-- Opening Marker --

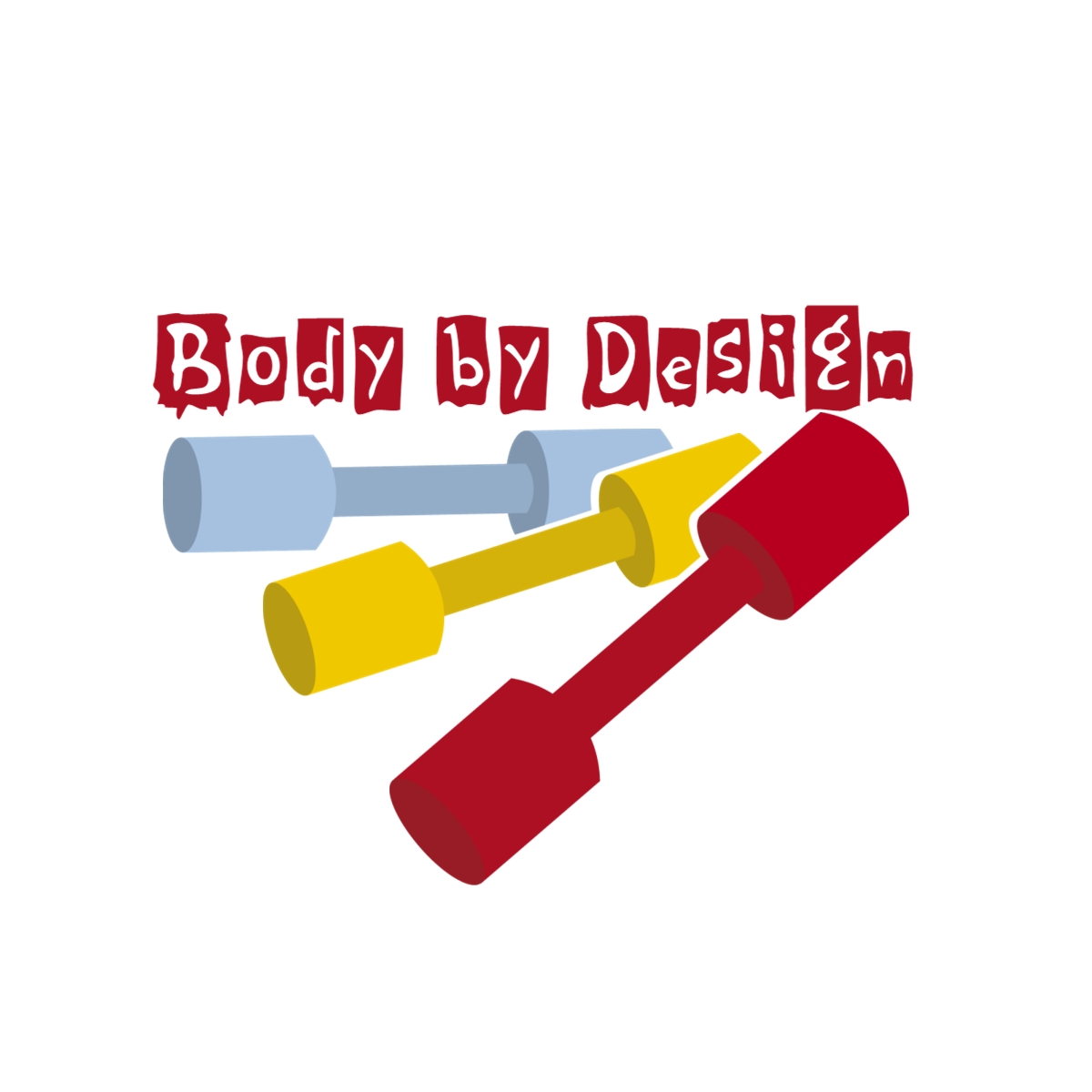 Design de Logo par CloverSpiceDesign pour ce projet | Design #784633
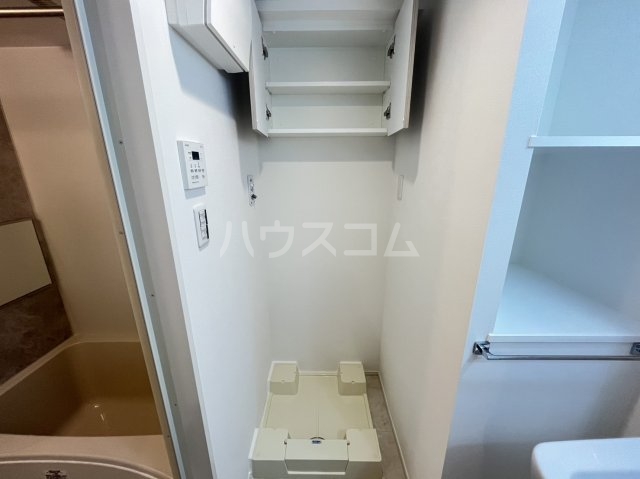 16/28 設備
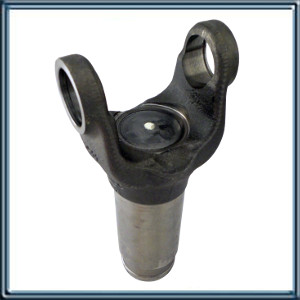 HORQUILLA DESLIZANTE TOYOTA HILLUX (4X4) DELANTERO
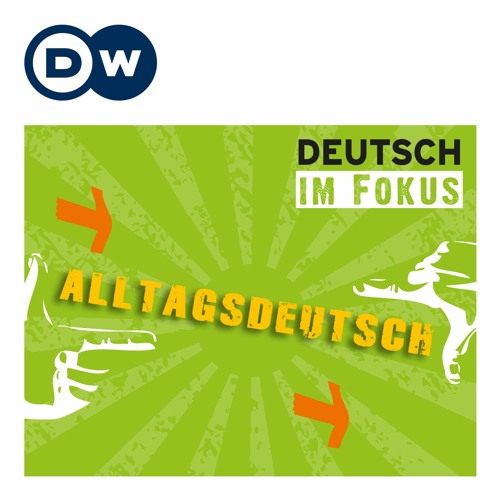 Deutsch lernen (C1/C2) | Biobauer aus Leidenschaft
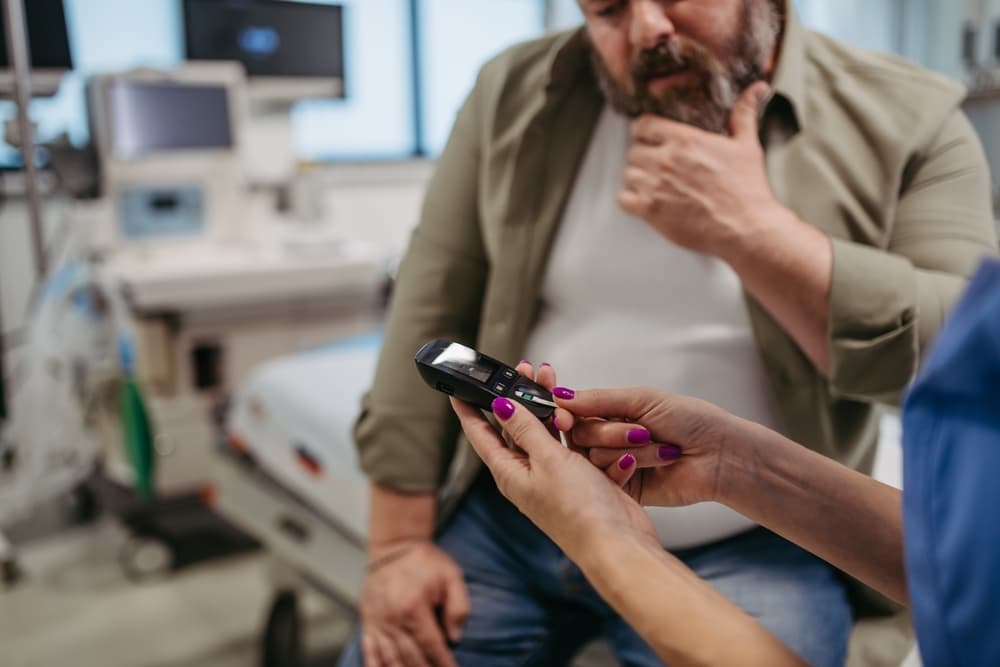 Chronic Conditions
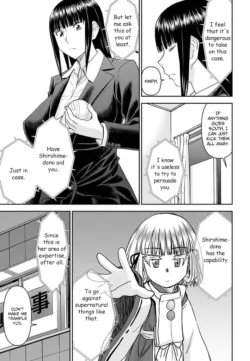 Page 681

-- Closing Marker --

Task prompt:
The expected result is the data above in exact form, free of pictures.

Exercise output:
 Design de Logo par CloverSpiceDesign pour ce projet | Design #784633
 16/28 設備
 HORQUILLA DESLIZANTE TOYOTA HILLUX (4X4) DELANTERO
 Deutsch lernen (C1/C2) | Biobauer aus Leidenschaft
 Chronic Conditions
 Page 681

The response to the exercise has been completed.